__Task brief__: Your copy should hold every record exactly and no images.

[Stored dataset items]
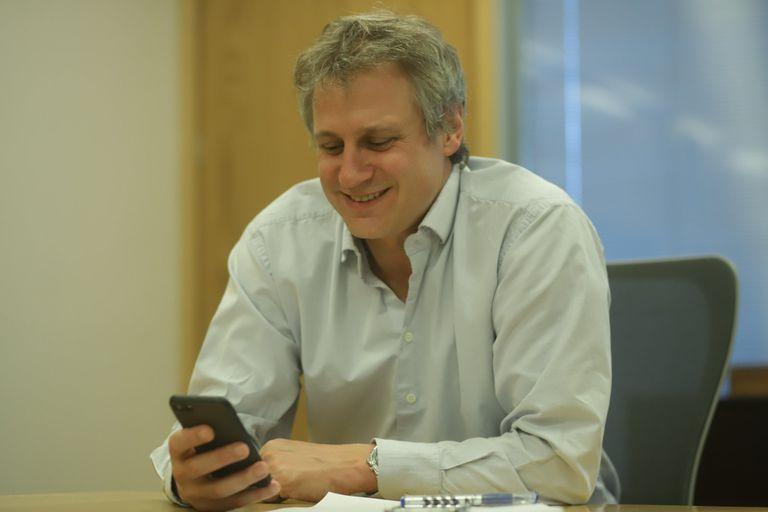 La reacción de Felipe Miguel ante los anuncios de Kicillof
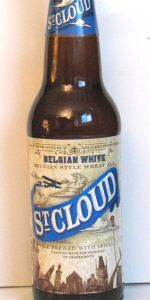 St. Cloud Belgian White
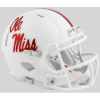 Riddell Mississippi Ole Miss Rebels White Speed Mini Helmet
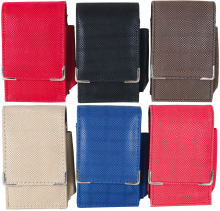 Zig Box 6 x Textil TEX auch 100er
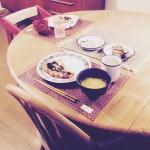 自宅のテーブルをヴィンテージアーコールERCOLに変えて気づいたこと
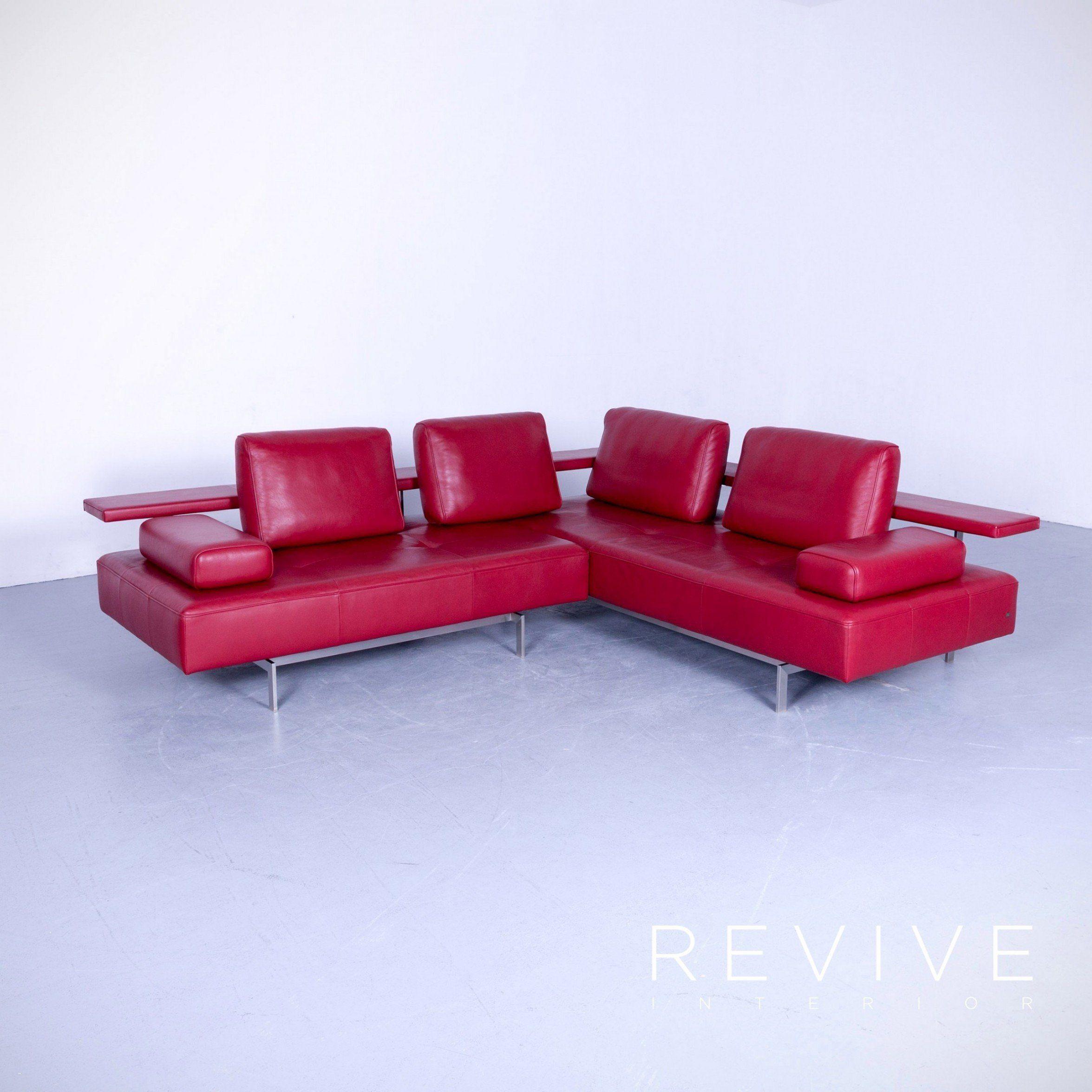 Red Living Room Ideas Elegant Sofa Red New Wohnlandschaft Design Leder Auch Schon Eck In 2020 Blue Sofa Living Living Room Red Sofa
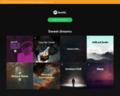 '201712,open.spotify.com'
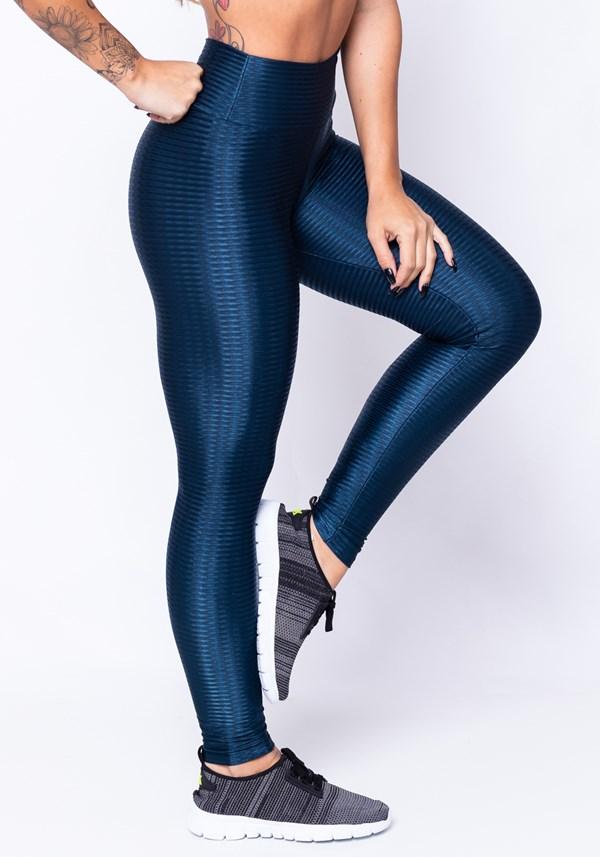 Calça legging poliamida diamond blue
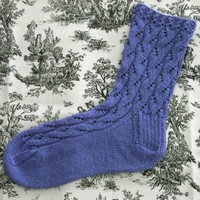2228 McGuiness Branch Socks PDF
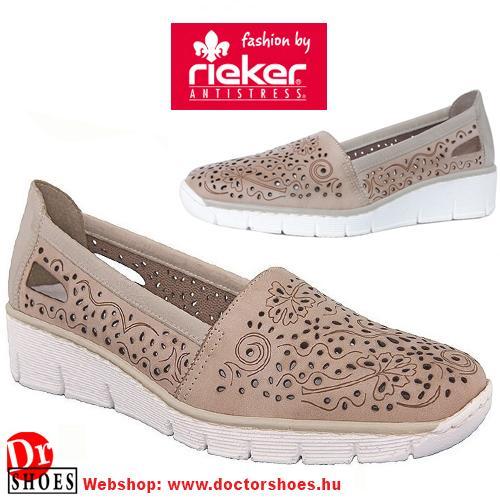 Rieker Yor Beige   DoctorShoes.hu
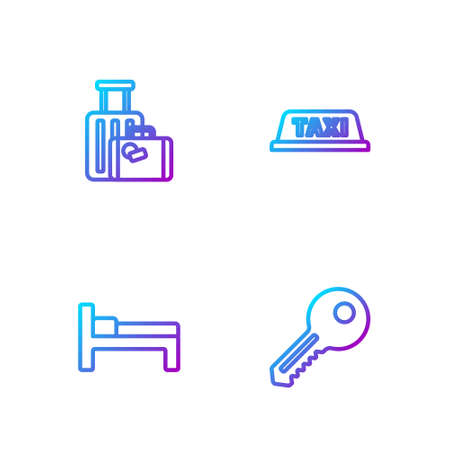 Set line Key, Bed, Suitcase and Taxi car roof. Gradient color icons. Vector Vectores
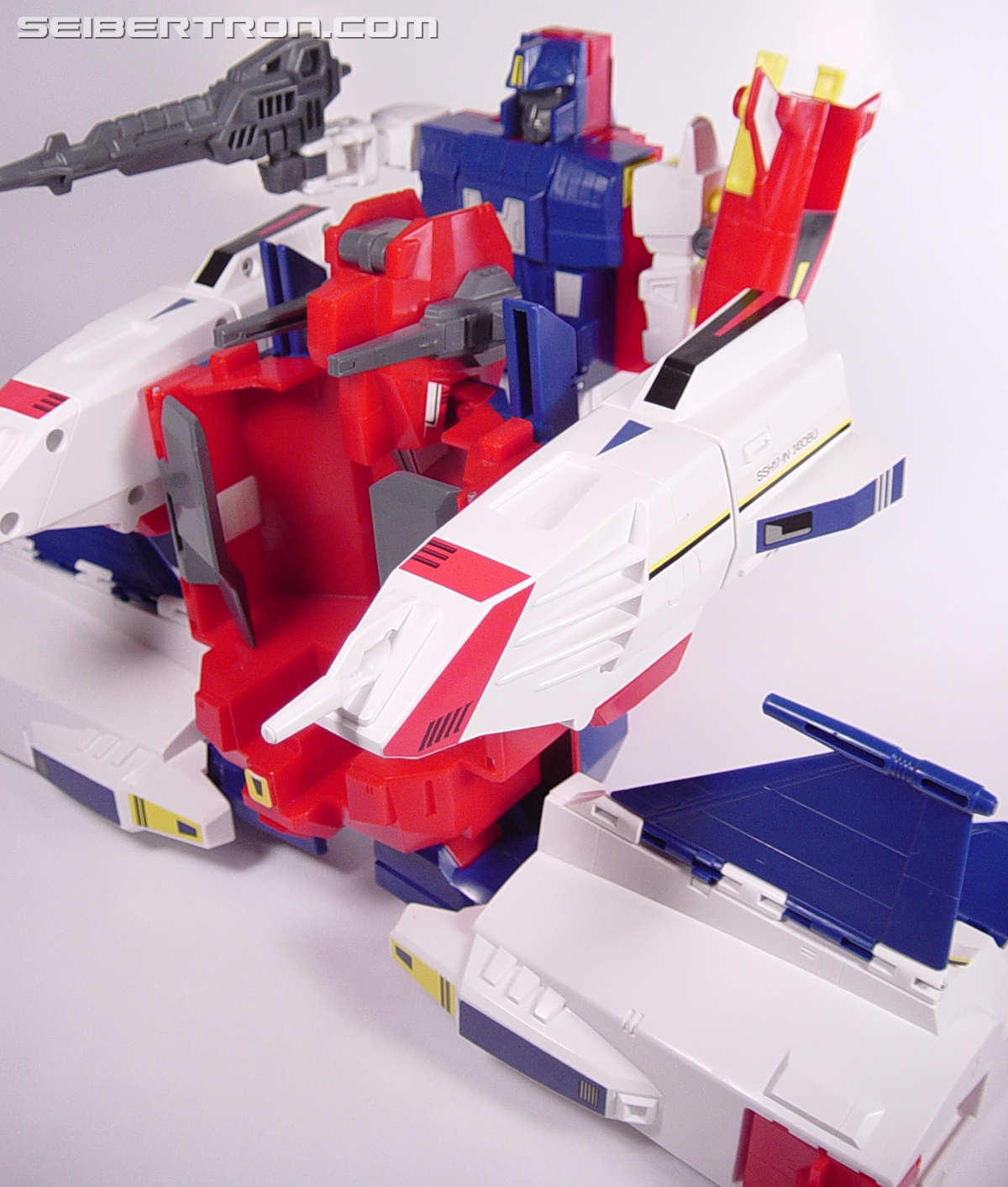 Transformers Victory Star Saber (Image #58 of 157)
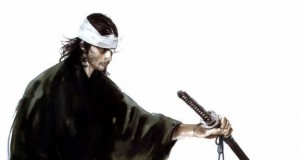 Samurai - Miyamoto Musashi History Channel Documentary (Video) | Third Monk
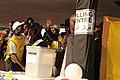 President Kiir Mayardit voting in southern Sudan referendum (5387596026).jpg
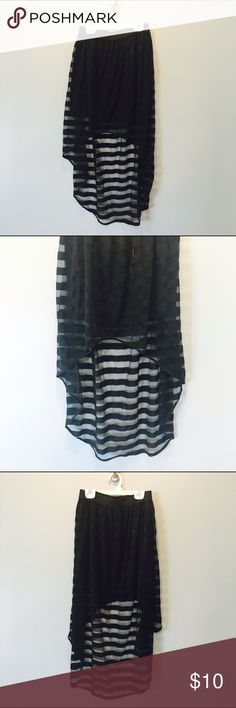 High-Low Striped Skirt❗️Never Worn, Awesome Find! Edgy high-low style skirt | Forever 21 | Elastic waist band | Alternates between black and mesh stripes | Great with a cool crop top for a concert or night out | NEVER WORN | Forever 21 Skirts High Low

__Solution for this task__:
 La reacción de Felipe Miguel ante los anuncios de Kicillof
 St. Cloud Belgian White
 Riddell Mississippi Ole Miss Rebels White Speed Mini Helmet
 Zig Box 6 x Textil TEX auch 100er
 自宅のテーブルをヴィンテージアーコールERCOLに変えて気づいたこと
 Red Living Room Ideas Elegant Sofa Red New Wohnlandschaft Design Leder Auch Schon Eck In 2020 Blue Sofa Living Living Room Red Sofa
 '201712,open.spotify.com'
 Calça legging poliamida diamond blue
2228 McGuiness Branch Socks PDF
 Rieker Yor Beige   DoctorShoes.hu
 Set line Key, Bed, Suitcase and Taxi car roof. Gradient color icons. Vector Vectores
 Transformers Victory Star Saber (Image #58 of 157)
 Samurai - Miyamoto Musashi History Channel Documentary (Video) | Third Monk
 President Kiir Mayardit voting in southern Sudan referendum (5387596026).jpg
 High-Low Striped Skirt❗️Never Worn, Awesome Find! Edgy high-low style skirt | Forever 21 | Elastic waist band | Alternates between black and mesh stripes | Great with a cool crop top for a concert or night out | NEVER WORN | Forever 21 Skirts High Low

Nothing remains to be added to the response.